Collected data:
━━━━━━━━━━━━━━━━━━━━

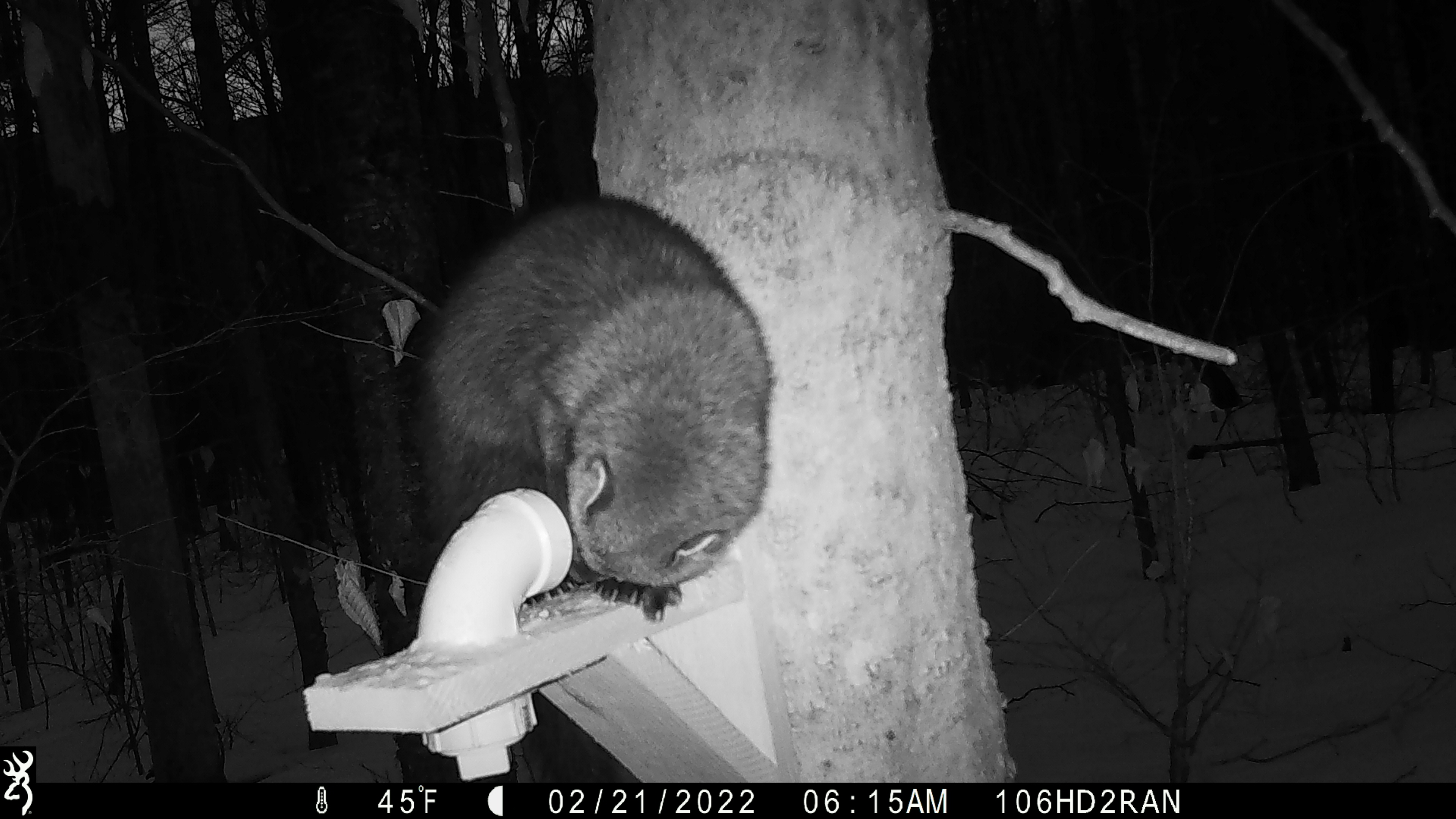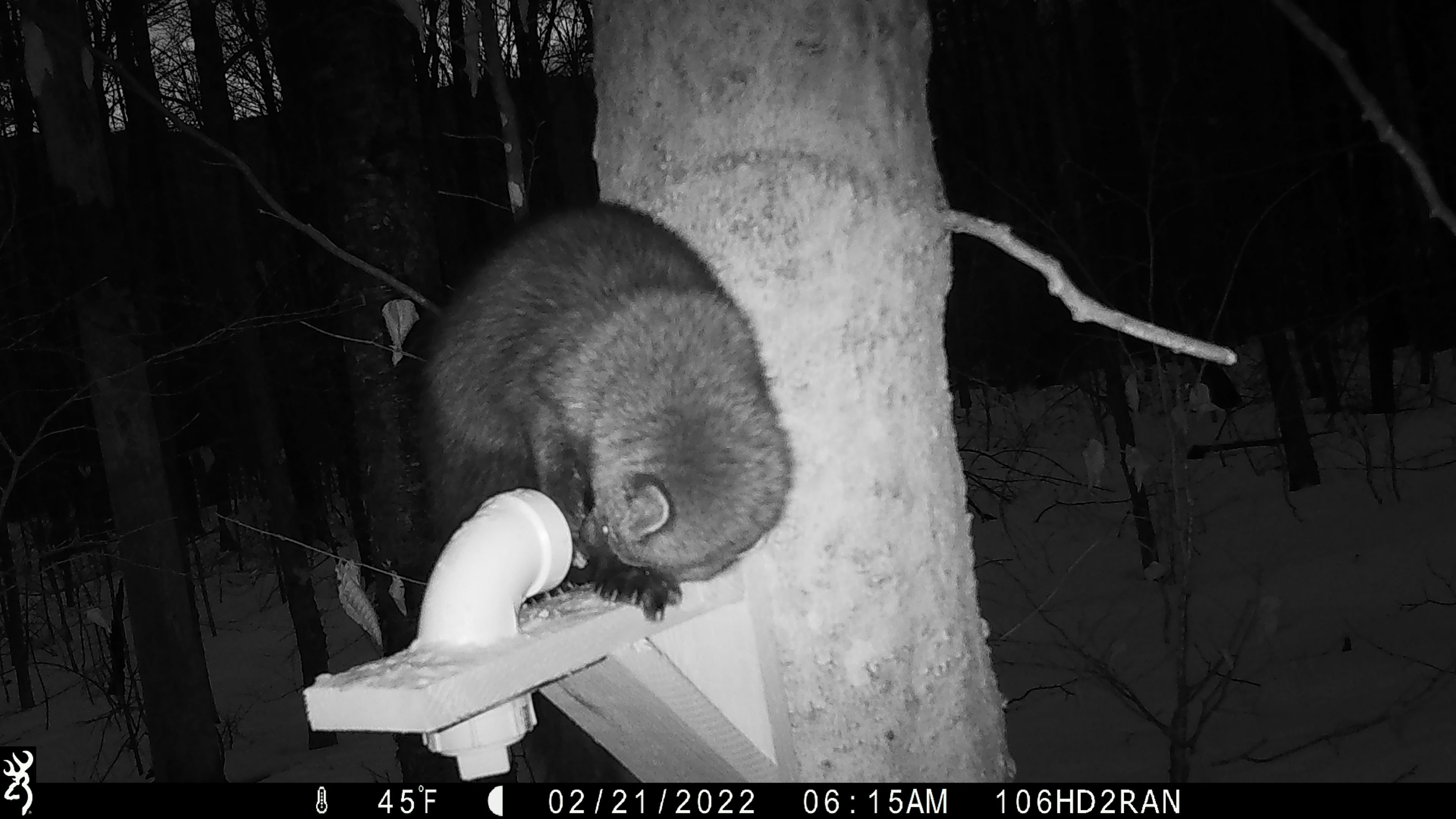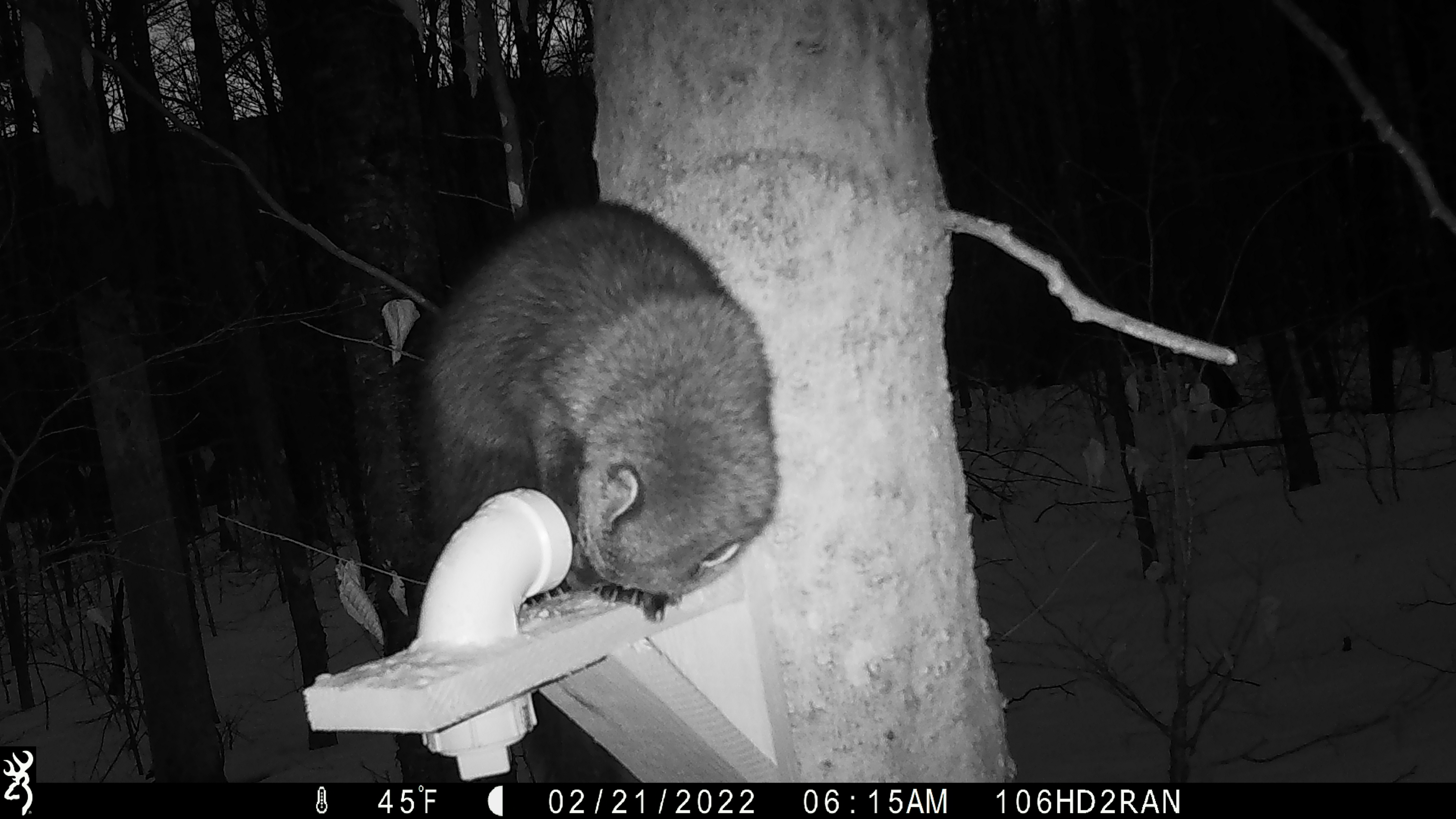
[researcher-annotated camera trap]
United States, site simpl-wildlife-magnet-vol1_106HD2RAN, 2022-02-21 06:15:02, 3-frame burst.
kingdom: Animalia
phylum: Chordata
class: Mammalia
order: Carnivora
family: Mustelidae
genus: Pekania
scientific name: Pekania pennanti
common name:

━━━━━━━━━━━━━━━━━━━━

→ **PROBLEM STATEMENT**:
Go through the entries above and print each one exactly, minus the pictures.

→ **OUTPUT**:
[researcher-annotated camera trap]
United States, site simpl-wildlife-magnet-vol1_106HD2RAN, 2022-02-21 06:15:02, 3-frame burst.
kingdom: Animalia
phylum: Chordata
class: Mammalia
order: Carnivora
family: Mustelidae
genus: Pekania
scientific name: Pekania pennanti
common name:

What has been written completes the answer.